*** Text segment Section Begins ***
Thursday, January 04, 2018
"How To Grow Old: Ancient Wisdom For The Second Half Of Life"
As the old year gives way to the new, some of us (ahem) remain in the "old" category. We can't seem to shake advancing age. Now, thanks to translator Philip Freeman, we have an opportunity to examine some old words by an old man, one who saw the weight of years not as a burden but as the fruit of one's character.
Freeman teaches classical languages at Luther College in Decorah, Iowa, but he holds his learning lightly in a fizzy new version of a book by the Roman orator Marcus Tullius Cicero. "How To Grow Old: Ancient Wisdom For The Second Half Of Life" ($16.95 in hardcover from Princeton University Press; also for Amazon Kindle) was written "just before Caesar's murder on the Ides of March in 44 BC."
Cicero "was in his early sixties and alone." His daughter had died the previous year and, not able to support Julius Caesar, he "had retired to his country estate. There he remained, far from Rome, an old man in his own mind useless to the world."
But just as Cicero's last act seemed over, he began to write a series of treatises that endure today, including one on old age. His fictional dialogue featured the aged Roman leader Cato "from the previous century" in which "Cato shows how old age can be the best phase of life for those who apply themselves to living wisely."
*** Text segment Section Ends ***
*** Data for analysis Section Begins ***
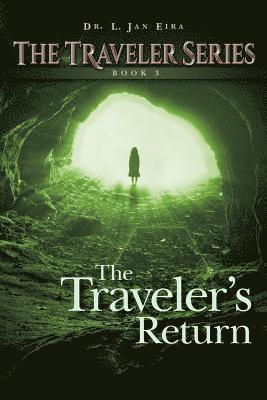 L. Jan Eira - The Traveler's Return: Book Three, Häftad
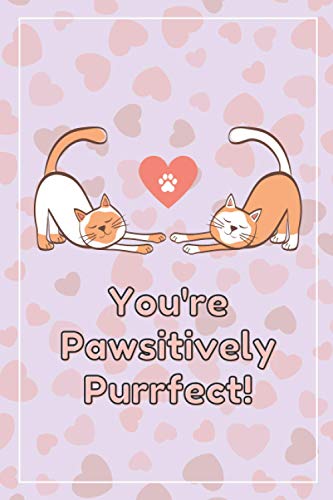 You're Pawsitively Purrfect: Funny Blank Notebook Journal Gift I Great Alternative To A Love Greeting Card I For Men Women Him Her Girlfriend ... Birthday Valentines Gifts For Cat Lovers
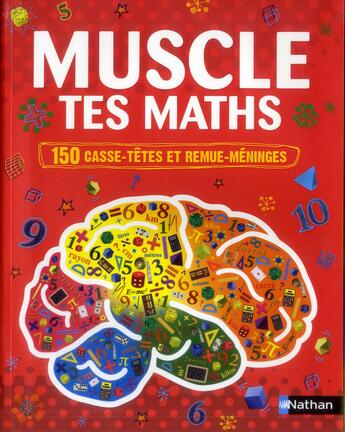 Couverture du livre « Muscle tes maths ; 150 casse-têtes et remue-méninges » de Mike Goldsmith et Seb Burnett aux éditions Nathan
*** Data for analysis Section Ends ***
*** Data for analysis Section Begins ***
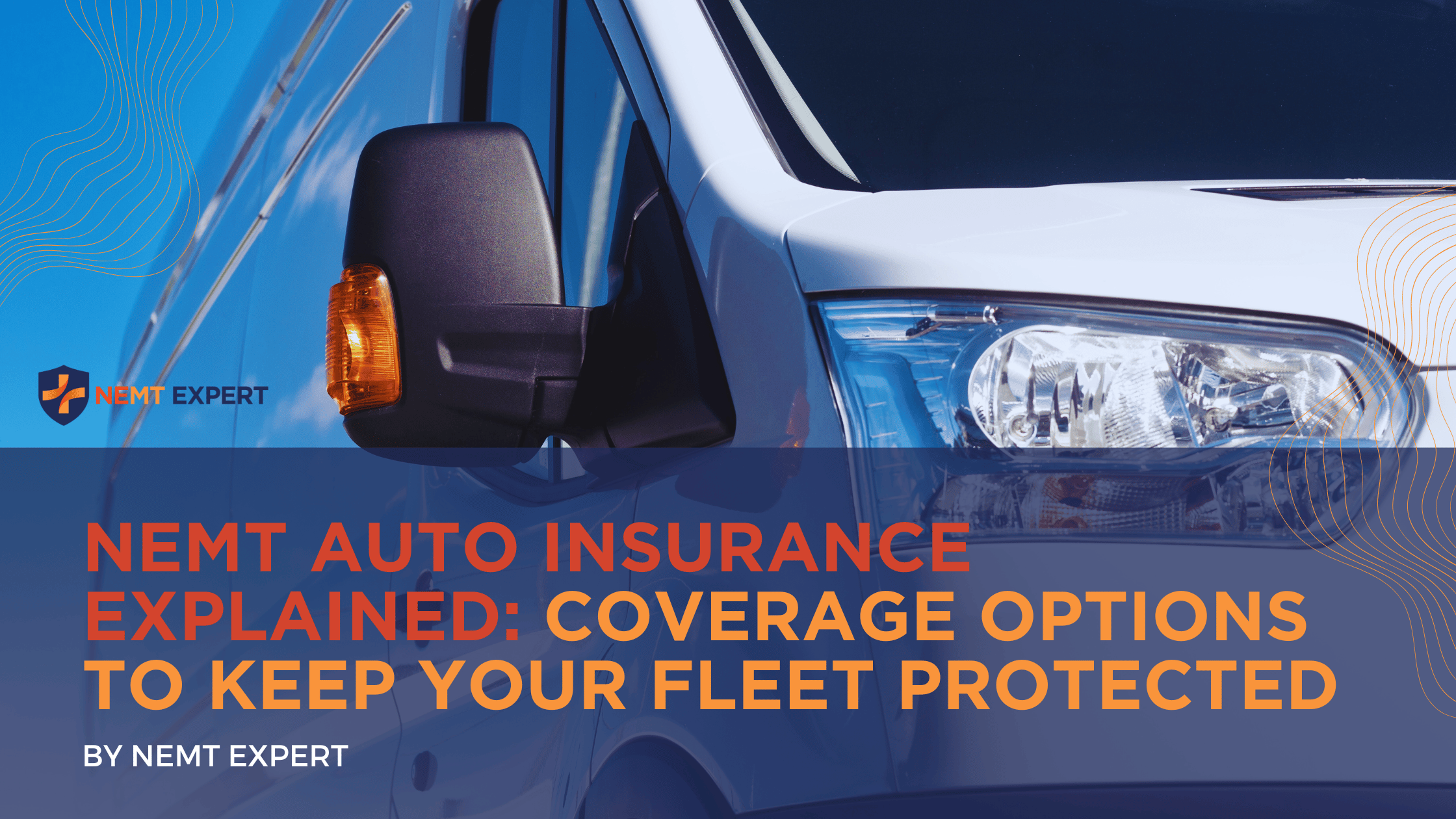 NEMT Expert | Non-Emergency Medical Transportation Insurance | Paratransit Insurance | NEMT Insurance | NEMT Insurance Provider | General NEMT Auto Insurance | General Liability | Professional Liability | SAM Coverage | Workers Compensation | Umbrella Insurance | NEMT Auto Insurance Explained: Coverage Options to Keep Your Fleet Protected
*** Data for analysis Section Ends ***
To-do item A -
Repeat the passage of the book review starting at "Thursday, January 04, 2018" and ending at "of one's character.".
To-do item B -
According to the book review, why did Cicero retire to his country estate?

Answer box A -
Thursday, January 04, 2018
"How To Grow Old: Ancient Wisdom For The Second Half Of Life"
As the old year gives way to the new, some of us (ahem) remain in the "old" category. We can't seem to shake advancing age. Now, thanks to translator Philip Freeman, we have an opportunity to examine some old words by an old man, one who saw the weight of years not as a burden but as the fruit of one's character.

Answer box B -
Cicero retired to his country estate because he was not able to support Julius Caesar. He stayed there, far from Rome, an old man who saw himself as useless to the world.